Québec solidaire devrait apprendre à faire la distinction entre l'islamisme et l'islam. Il n'y a rien de xénophobe, de raciste ou d'islamophobe à s'opposer à l'instrumentalisation politique d'une religion. On ne peut se dire en faveur de la laïcité sans être contre l'intrusion de la religion dans la politique et dans les institutions d'enseignement. «[I]l y a une différence majeure entre islam et islamisme, dit La Rivière, entre musulman ou musulmane et islamiste, entre islamophobie et "islamistophobie". Il convient de faire ces distinctions, vu le trio d'insultes si souvent servi aux laïques accusés, je le répète, d'être xénophobes, racistes et islamophobes».
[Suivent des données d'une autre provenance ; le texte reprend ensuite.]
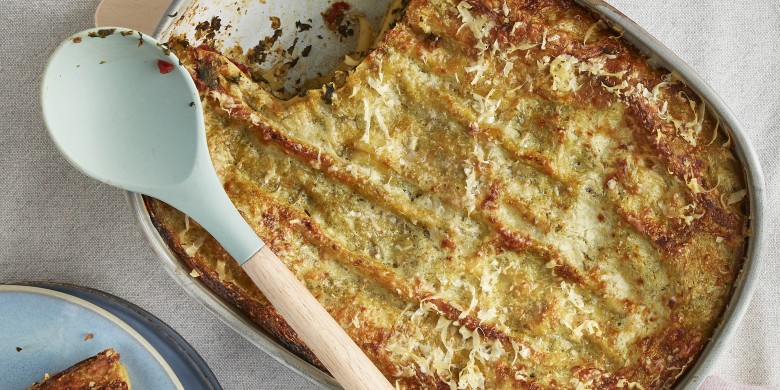 Lasagne met spinazie en romige pestosaus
La laïcité est avant tout un principe démocratique, pas la solution à une menace. Ce ne sont pas les lâches accusations de xénophobie, de racisme et d'islamophobie qui feront mourir l'idéal démocratique d'une laïcité sans adjectif, c'est-à-dire pleinement assumée.

Référence

Bernard La Rivière, Enfin la laïcité!, Montréal, Éditions XYZ, 2014.